§ DOCUMENT PASSAGE:
Begin

# How do i put hardware mesh cloth on my cage?



## liana (Dec 4, 2013)

I dont know if i cut pieces for each side or wrap it around lol, no clue. also, how many ties should i use? wont the rats chew the ties?


----------



## Gannyaan (Dec 7, 2012)

liana said:


> I dont know if i cut pieces for each side or wrap it around lol, no clue. also, how many ties should i use? wont the rats chew the ties?


You have to cut pieces for each side  you can try zip ties , but if they chew them you will need washers and bolts & nuts ... 


Sent from Petguide.com Free App


----------



## liana (Dec 4, 2013)

oh i hope they dont chew then. thanks! ill be putting it on their big cage tomorrow.


----------



## artgecko (Nov 26, 2013)

Just finished covering our cage with hardware cloth for the pups we got... It took a few hours and a long time. If you don't have any already, you'll need "tin snips" or "airplane" snips to use... These are in the same area at hardware stores.. Basically heavy duty scissors for metal... Make sure you get some rated for the gauge of wire you're using. We used a TON of zip ties... enough that if they chew some they still won't be able to get out. I'd suggest buying a couple packages of 100, which should leave you with extras. One final thing... Gloves are your friend. My husband and I tore our hands up pretty good while covering the age.


----------



## liana (Dec 4, 2013)

ok, ill be sure to buy gloves too ^^ thanks for the tips


----------



## zmashd (Dec 25, 2013)

I used masking tape to cover any possible sharp edges there might be around the doors/etc (just wrap it around). It works great - my rats aren't interested in chewing it, since it's sticky.


----------



## liana (Dec 4, 2013)

help!

End

§ TASK A: Quote the forum thread on covering a cage with hardware cloth in full, word for word.
The forum thread and the records are two unrelated pieces of material.

§ ENTRIES SHOWN:

Begin

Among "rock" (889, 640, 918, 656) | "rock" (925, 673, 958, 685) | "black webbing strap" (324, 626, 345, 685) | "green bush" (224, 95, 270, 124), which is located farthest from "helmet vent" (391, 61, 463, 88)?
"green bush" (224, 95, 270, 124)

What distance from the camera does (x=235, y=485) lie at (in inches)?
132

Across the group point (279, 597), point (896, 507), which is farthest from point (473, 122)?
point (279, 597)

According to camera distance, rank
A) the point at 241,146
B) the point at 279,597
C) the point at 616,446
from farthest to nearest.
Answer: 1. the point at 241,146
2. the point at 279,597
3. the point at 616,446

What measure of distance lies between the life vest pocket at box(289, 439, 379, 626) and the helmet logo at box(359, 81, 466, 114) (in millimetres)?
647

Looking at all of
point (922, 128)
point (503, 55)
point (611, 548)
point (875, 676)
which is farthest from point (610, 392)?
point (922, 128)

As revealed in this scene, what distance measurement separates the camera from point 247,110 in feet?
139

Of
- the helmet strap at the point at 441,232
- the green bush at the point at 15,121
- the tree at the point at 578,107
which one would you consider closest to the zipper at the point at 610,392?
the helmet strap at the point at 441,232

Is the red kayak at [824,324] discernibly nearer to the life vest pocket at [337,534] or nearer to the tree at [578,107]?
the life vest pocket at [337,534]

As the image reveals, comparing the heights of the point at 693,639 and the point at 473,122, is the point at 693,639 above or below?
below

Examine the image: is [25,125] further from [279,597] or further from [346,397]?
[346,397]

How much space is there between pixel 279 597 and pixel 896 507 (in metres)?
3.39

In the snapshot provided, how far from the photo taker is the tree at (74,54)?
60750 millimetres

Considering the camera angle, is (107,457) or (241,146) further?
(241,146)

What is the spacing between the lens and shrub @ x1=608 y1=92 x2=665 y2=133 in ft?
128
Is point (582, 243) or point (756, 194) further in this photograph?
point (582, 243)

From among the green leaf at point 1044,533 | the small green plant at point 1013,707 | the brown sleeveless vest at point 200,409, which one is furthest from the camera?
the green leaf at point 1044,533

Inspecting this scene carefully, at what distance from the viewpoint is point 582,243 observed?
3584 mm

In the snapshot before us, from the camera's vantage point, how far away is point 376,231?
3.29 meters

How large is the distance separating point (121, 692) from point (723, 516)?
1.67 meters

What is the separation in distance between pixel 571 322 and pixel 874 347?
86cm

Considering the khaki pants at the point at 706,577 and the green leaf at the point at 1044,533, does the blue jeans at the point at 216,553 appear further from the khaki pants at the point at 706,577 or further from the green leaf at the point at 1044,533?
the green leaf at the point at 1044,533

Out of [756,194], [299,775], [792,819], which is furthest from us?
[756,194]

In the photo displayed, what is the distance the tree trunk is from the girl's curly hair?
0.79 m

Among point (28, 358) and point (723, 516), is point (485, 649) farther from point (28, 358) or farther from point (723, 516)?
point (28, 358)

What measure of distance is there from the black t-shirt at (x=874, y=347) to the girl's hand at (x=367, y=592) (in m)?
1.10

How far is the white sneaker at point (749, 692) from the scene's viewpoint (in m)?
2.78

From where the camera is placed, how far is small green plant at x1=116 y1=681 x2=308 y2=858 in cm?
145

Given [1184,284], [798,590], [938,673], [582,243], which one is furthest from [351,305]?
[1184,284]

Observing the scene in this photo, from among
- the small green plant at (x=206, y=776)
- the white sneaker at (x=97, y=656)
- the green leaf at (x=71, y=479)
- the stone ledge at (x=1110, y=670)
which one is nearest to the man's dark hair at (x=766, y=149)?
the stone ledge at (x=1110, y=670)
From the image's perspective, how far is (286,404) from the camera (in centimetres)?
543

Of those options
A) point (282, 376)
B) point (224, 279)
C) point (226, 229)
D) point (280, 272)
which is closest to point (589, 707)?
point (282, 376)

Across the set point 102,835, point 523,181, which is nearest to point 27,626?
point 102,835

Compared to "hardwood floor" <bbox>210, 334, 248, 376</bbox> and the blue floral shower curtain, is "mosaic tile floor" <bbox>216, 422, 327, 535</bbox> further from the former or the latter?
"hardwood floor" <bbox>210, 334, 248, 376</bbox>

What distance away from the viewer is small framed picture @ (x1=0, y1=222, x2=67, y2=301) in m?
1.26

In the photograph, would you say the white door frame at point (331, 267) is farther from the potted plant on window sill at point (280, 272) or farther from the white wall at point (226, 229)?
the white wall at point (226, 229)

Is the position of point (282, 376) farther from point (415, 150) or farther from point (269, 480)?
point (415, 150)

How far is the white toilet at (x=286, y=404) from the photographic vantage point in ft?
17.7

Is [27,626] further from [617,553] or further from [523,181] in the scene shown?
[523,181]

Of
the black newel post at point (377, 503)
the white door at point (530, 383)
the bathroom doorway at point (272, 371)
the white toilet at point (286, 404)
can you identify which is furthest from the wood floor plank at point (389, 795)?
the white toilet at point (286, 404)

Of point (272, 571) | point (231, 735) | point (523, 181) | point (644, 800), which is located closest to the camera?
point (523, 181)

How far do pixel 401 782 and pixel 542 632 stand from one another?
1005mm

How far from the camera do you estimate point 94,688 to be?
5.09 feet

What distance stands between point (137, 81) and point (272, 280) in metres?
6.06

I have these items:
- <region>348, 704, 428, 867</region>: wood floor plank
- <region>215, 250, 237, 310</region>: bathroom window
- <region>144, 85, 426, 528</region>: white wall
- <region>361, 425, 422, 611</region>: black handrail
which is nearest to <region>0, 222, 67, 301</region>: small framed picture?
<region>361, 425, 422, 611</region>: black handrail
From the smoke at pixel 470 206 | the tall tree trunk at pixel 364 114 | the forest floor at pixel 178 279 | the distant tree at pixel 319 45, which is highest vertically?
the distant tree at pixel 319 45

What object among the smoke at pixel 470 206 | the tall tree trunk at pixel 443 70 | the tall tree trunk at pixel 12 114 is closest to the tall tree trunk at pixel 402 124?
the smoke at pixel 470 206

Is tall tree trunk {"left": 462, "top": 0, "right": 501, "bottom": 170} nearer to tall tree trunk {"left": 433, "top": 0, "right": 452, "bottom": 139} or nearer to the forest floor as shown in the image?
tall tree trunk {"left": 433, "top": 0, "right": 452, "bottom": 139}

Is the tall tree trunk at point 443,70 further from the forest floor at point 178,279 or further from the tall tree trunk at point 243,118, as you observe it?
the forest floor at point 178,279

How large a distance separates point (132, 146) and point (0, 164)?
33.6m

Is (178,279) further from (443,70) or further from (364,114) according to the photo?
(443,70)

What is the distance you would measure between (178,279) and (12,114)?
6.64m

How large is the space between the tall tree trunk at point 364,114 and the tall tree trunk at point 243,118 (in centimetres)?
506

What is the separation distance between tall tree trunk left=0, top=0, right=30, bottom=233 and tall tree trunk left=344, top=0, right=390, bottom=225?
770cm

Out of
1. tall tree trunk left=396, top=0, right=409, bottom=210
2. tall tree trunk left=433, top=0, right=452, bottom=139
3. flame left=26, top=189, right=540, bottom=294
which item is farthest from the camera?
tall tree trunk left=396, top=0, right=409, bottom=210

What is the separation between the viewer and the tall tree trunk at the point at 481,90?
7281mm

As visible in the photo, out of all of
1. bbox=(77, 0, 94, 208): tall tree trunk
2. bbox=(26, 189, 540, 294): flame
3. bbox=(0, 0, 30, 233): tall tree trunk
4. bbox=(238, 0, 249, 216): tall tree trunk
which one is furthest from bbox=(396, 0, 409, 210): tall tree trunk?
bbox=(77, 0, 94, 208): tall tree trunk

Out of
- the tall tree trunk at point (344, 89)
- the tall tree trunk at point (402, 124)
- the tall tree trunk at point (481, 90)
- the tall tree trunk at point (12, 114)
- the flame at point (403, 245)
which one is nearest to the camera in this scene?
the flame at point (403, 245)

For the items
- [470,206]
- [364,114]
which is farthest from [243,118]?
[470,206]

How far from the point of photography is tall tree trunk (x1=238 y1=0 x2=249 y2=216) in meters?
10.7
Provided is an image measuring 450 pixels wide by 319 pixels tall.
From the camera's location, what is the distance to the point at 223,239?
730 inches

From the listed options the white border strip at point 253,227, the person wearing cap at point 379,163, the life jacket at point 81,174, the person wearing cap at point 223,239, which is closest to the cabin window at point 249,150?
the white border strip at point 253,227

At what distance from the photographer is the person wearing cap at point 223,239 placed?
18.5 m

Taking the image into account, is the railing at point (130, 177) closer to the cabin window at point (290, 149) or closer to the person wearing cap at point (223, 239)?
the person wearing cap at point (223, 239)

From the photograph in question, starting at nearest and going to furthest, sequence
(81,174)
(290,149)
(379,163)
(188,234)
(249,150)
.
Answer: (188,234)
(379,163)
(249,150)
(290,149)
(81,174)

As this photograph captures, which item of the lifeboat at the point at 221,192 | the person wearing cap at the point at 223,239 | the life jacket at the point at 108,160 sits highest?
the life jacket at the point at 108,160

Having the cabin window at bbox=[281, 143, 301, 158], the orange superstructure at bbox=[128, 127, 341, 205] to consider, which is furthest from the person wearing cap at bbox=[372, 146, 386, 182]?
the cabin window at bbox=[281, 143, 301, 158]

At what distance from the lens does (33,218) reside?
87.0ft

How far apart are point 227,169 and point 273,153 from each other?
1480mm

End

§ TASK B: Edit the records starting at their first line and ending at the line that contains "60750 millimetres", replacing "discernibly" with "clearly" and keeping everything else the same. Return only those lines.

§ FULL ANSWER A:
# How do i put hardware mesh cloth on my cage?



## liana (Dec 4, 2013)

I dont know if i cut pieces for each side or wrap it around lol, no clue. also, how many ties should i use? wont the rats chew the ties?


----------



## Gannyaan (Dec 7, 2012)

liana said:


> I dont know if i cut pieces for each side or wrap it around lol, no clue. also, how many ties should i use? wont the rats chew the ties?


You have to cut pieces for each side  you can try zip ties , but if they chew them you will need washers and bolts & nuts ... 


Sent from Petguide.com Free App


----------



## liana (Dec 4, 2013)

oh i hope they dont chew then. thanks! ill be putting it on their big cage tomorrow.


----------



## artgecko (Nov 26, 2013)

Just finished covering our cage with hardware cloth for the pups we got... It took a few hours and a long time. If you don't have any already, you'll need "tin snips" or "airplane" snips to use... These are in the same area at hardware stores.. Basically heavy duty scissors for metal... Make sure you get some rated for the gauge of wire you're using. We used a TON of zip ties... enough that if they chew some they still won't be able to get out. I'd suggest buying a couple packages of 100, which should leave you with extras. One final thing... Gloves are your friend. My husband and I tore our hands up pretty good while covering the age.


----------



## liana (Dec 4, 2013)

ok, ill be sure to buy gloves too ^^ thanks for the tips


----------



## zmashd (Dec 25, 2013)

I used masking tape to cover any possible sharp edges there might be around the doors/etc (just wrap it around). It works great - my rats aren't interested in chewing it, since it's sticky.


----------



## liana (Dec 4, 2013)

help!

§ FULL ANSWER B:
Among "rock" (889, 640, 918, 656) | "rock" (925, 673, 958, 685) | "black webbing strap" (324, 626, 345, 685) | "green bush" (224, 95, 270, 124), which is located farthest from "helmet vent" (391, 61, 463, 88)?
"green bush" (224, 95, 270, 124)

What distance from the camera does (x=235, y=485) lie at (in inches)?
132

Across the group point (279, 597), point (896, 507), which is farthest from point (473, 122)?
point (279, 597)

According to camera distance, rank
A) the point at 241,146
B) the point at 279,597
C) the point at 616,446
from farthest to nearest.
Answer: 1. the point at 241,146
2. the point at 279,597
3. the point at 616,446

What measure of distance lies between the life vest pocket at box(289, 439, 379, 626) and the helmet logo at box(359, 81, 466, 114) (in millimetres)?
647

Looking at all of
point (922, 128)
point (503, 55)
point (611, 548)
point (875, 676)
which is farthest from point (610, 392)?
point (922, 128)

As revealed in this scene, what distance measurement separates the camera from point 247,110 in feet?
139

Of
- the helmet strap at the point at 441,232
- the green bush at the point at 15,121
- the tree at the point at 578,107
which one would you consider closest to the zipper at the point at 610,392?
the helmet strap at the point at 441,232

Is the red kayak at [824,324] clearly nearer to the life vest pocket at [337,534] or nearer to the tree at [578,107]?
the life vest pocket at [337,534]

As the image reveals, comparing the heights of the point at 693,639 and the point at 473,122, is the point at 693,639 above or below?
below

Examine the image: is [25,125] further from [279,597] or further from [346,397]?
[346,397]

How much space is there between pixel 279 597 and pixel 896 507 (in metres)?
3.39

In the snapshot provided, how far from the photo taker is the tree at (74,54)?
60750 millimetres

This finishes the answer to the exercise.